# another site finally up



## daArch (Mar 15, 2008)

I know, everyone has their new site up. Winter over, snows have melted (WHAT snow ?!?!?), and sites are springing up like weeds.

Well I too have finally finished the revamping of mine. I've left the "general" look the same so that re-visitors (gee, I have so many returns) won't feel they took a wrong turn. 

But have added so much more. 

You are welcome to look it over, if you like, but I doubt I will take action on any "suggestions" to make it better. Glowering mistakes I'll be appreciative of being pointed out.

the major addition are the 47 town pages. Towns that I want to market. 

It's the same url as before, which is linked below in my sig. 

Thanks to all who have helped me with little tidbits here and there.


----------



## y.painting (Jul 19, 2009)

Not sure how hard this would be to do for ya, but I would change the town URLs to dashes from underscores since underscores are not seen by search engines as actual separators while dashes are.


----------



## daArch (Mar 15, 2008)

y.painting said:


> Not sure how hard this would be to do for ya, but I would change the town URLs to dashes from underscores since underscores are not seen by search engines as actual separators while dashes are.
> 
> Should I use underscores or hyphens in URLs? - YouTube



Thanks, find and replace is not hard. I wasn't thinking that the search engines would be sniffing the URL 's as much as title and content with some leaning towards meta description.

And once the URL's are changed, DW updates all the links. (that program does have it's blessings)


----------



## daArch (Mar 15, 2008)

I do love the caveat, "that may change in the future, but that's the way it stands right now"


----------



## HQP2005 (Feb 14, 2012)

Looks good Bill, Nice portfolio :thumbsup:


----------



## Paint and Hammer (Feb 26, 2008)

Nice portfolio Bill, some bold colours in there!


----------



## daArch (Mar 15, 2008)

Yaro,

I was taking your advice and changing all underscores to dashes and making the town URL's more "search friendly".

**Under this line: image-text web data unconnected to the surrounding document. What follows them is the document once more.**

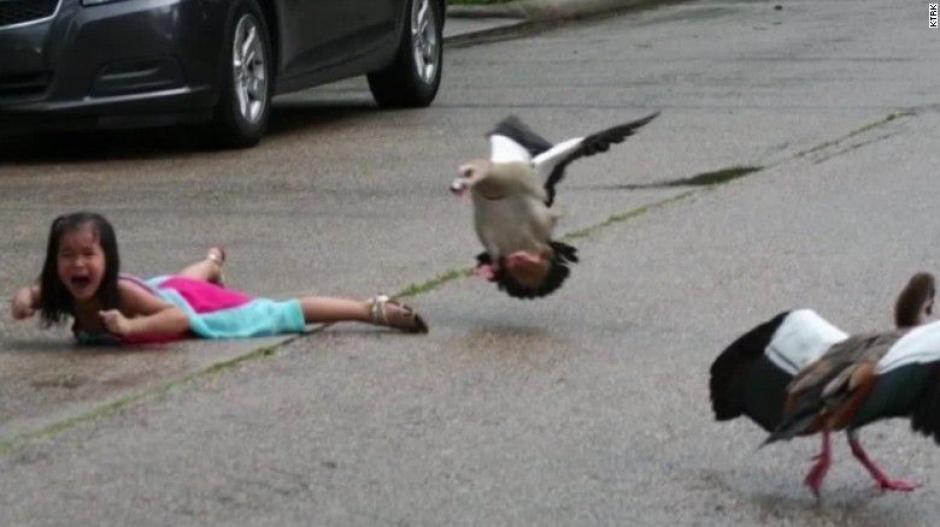 """""""Un pequeño patito estaba herido, y empezamos a seguirlo"""", dijo la niña  (Foto: CNN)"""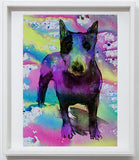 English Bull Terrier art print, home decor,colorful watercolor print Pink Aqua marine,yellow wall art, dog art, animal painting,English Bull - Dog portraits by Oscar Jetson - 5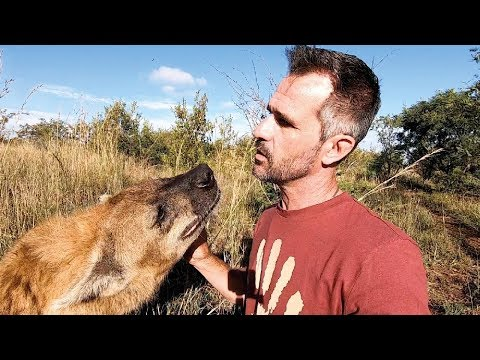 Meet the characters Bongo King of the Hyenas The Lion Whisperer
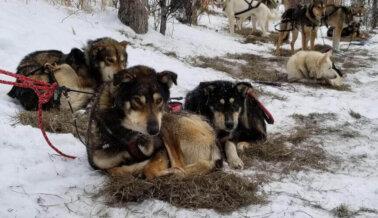 La Tetracampeona del Iditarod, Susan Butcher, Admitió Maltrato en Carreras de Trineos con Perros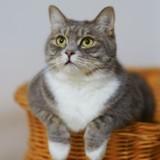 Bons plans Cdiscount : Découvrez les indispensables des French Days pour votre chat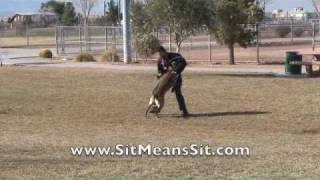 Dog Training School- K9 Dog Training Video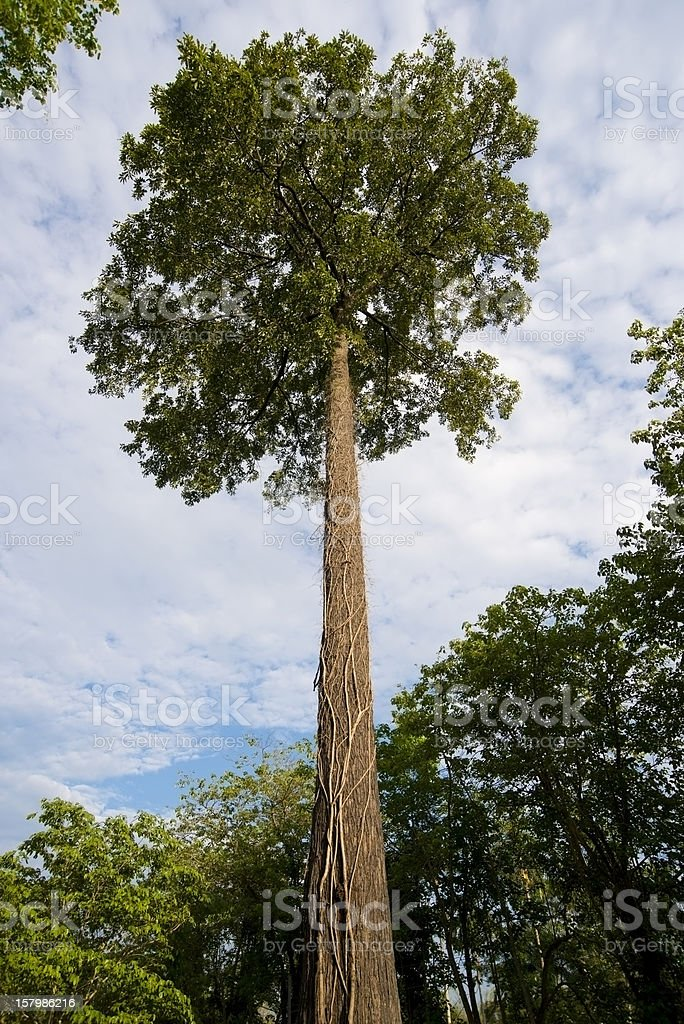 Castanha-do-Pará Tree (Bertholletia excelsa) - foto de acervo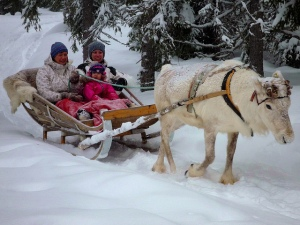 """One Reindeer Pulling a Sled"" by timo_w2s"
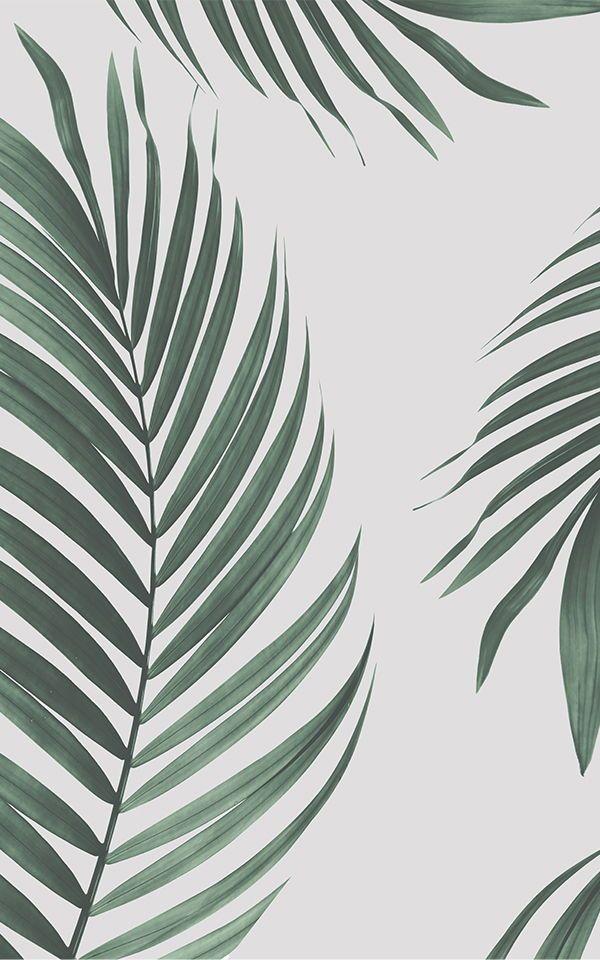 Boho Wallpaper Bohemian Wallpaper Murals Wallpaper In 2021 Palm Wallpaper Wallpaper Iphone Boho Leaf Wallpaper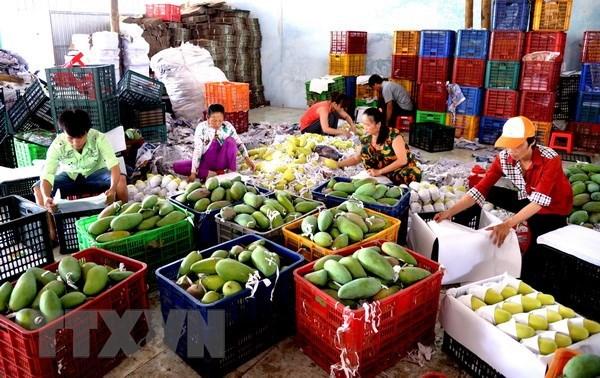 越南贸易顺差额和许多产品出口额创新纪录 hinh anh 1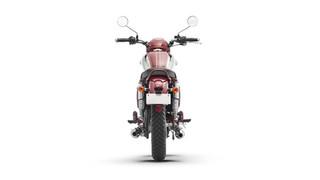 Dreambox Bike 00006.jpg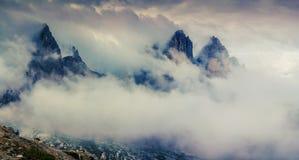 Los chapiteles del árbol aparecen en la niebla de la mañana Fotos de archivo libres de regalías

BUT THEN, I did a test search for one of my towns, "Sharon MA wallpaper" and my name came up #1 on google already (sites been up for only 5 days) with the underscores.

Now I am afraid to change all the URL's as Google may take longer to re-list. I am thinking I need to leave well enough alone. 

thoughts ?


----------



## PatsPainting (Mar 4, 2010)

You know the saying, no need to fix what is not broken.

Pat


----------



## y.painting (Jul 19, 2009)

daArch said:


> Yaro,
> 
> I was taking your advice and changing all underscores to dashes and making the town URL's more "search friendly".
> 
> ...


Up to you...google will reindex in a few days to weeks but if you're already ranking for all of them, don't fix what's working now!


----------



## daArch (Mar 15, 2008)

maybe I'll do it piecemeal 

so I won't loose EVERY town at once.


----------



## Colour Republic (Aug 20, 2010)

daArch said:


> Yaro,
> 
> I was taking your advice and changing all underscores to dashes and making the town URL's more "search friendly".
> 
> ...


Bill i'm sure you know this but just to check... you did log out of Google or do the search from a different IP when you got those results?


----------



## daArch (Mar 15, 2008)

Colour Republic said:


> Bill i'm sure you know this but just to check... you did log out of Google or do the search from a different IP when you got those results?


NO, but I asked two people - one from the middle of the country and the other on the opposite coast to search and they got similar results. 

I'm heading to the middle of this state this weekend, and you can be sure I will test further.


----------